On August 11, 2023, the cash-out loan transaction closed, and a wire transfer was sent to the account indicated on the borrower’s signed Disbursement Instructions in the amount of $944,305.53. On August 17, 2023, the real owner of the property reached out to the lender asking why they had made an inquiry on their credit. 

The lender reached out to the title company to let them know the true owner contacted them stating they had never completed the loan application and never signed the loan documents. The person who signed the cash-out loan documents was an imposter who forged the signature of the true property owner on every document. 

As a result, the title company recalled the wired proceeds for fraud. The title company requested the receiving bank restrict the receiving account until the recall was processed, to prohibit the fraudster from syphoning off the loan proceeds sent to the imposter’s account. 

Luckily, the bank was holding the wire transfer due to the amount and the fact the account had just recently been opened. The fraudster’s account was not credited. On the same day, the fraudster reached out to the lender wanting the funds to be wired to a completely different bank account, since the other account had not been credited. 

The difficult task was unwinding the transaction. The title company had to perform the following steps: 

  • Notify the true owner of the transaction by sending a letter to the address where the property tax bill was sent.
  • Recall the wire transfer and provide the receiving banks with indemnity letters.
  • Obtain a refund of the account servicing set up fee.
  • Obtain a refund of the hazard insurance premium paid at closing.
  • Work with the lender to sign and record a reconveyance of the lien.
  • Reimburse the lender.
  • Reverse all title and escrow fees earned in the transaction.

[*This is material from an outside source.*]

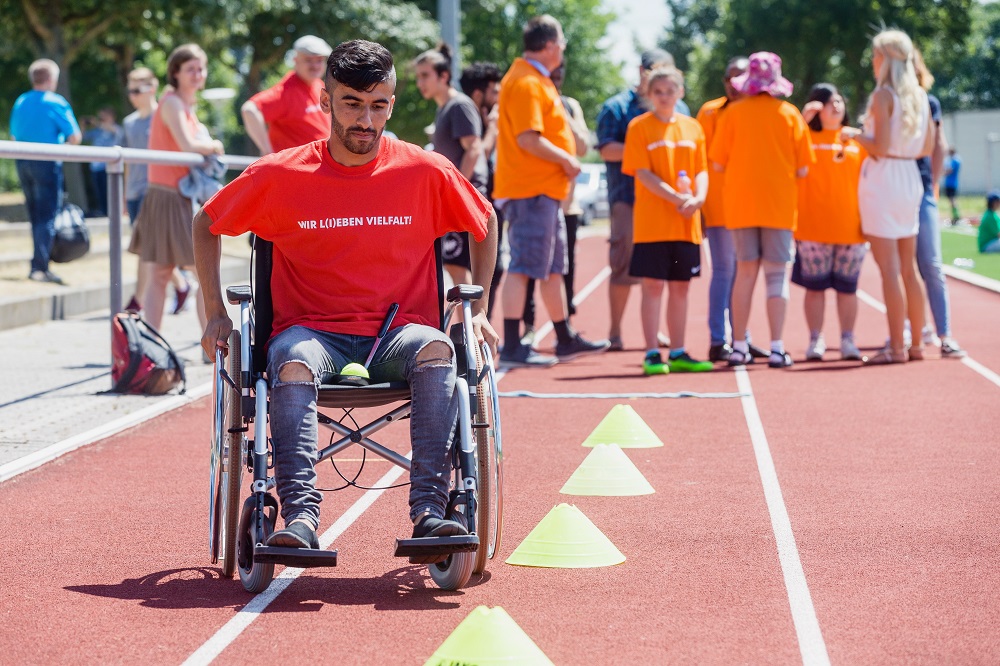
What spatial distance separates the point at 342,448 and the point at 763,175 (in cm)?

The title company should have followed three steps to avoid closing and insuring this loan transaction: 

  1. Assume it is fraud – Prior to opening the order and placing an order for a title report, compare the address provided by the borrower to the address where the property tax bill is being mailed. If the address provided by the borrower is different from the address where the property tax bill is being sent, send a written notice of pending real estate transaction to the owner.
  2. Caution: In some instances, the fraudster may have changed the mailing address with the tax collector. When possible, contact the tax collector to determine whether a change of address was submitted recently. 

    If the subject property is located within a common interest community with a homeowner’s association (HOA), contact the management company to verify the contact information for the true owner. 

  3. Verify, verify, verify – Interview the borrower using an online meeting platform and ask questions such as:

    a. When did they acquire the property? 

    b. How much did they pay for the property? 

    c. What is the purpose of the loan? (In the above story the property was worth $2 million, so why would the borrower need a hard money loan?) 

    d. What type of property is being used as collateral for the loan? 

  4. Utilize the best line of defense – Employ an approved mobile signing agent trained to spot fake identification. Compare the borrower’s signature to signatures contained in previously recorded documents.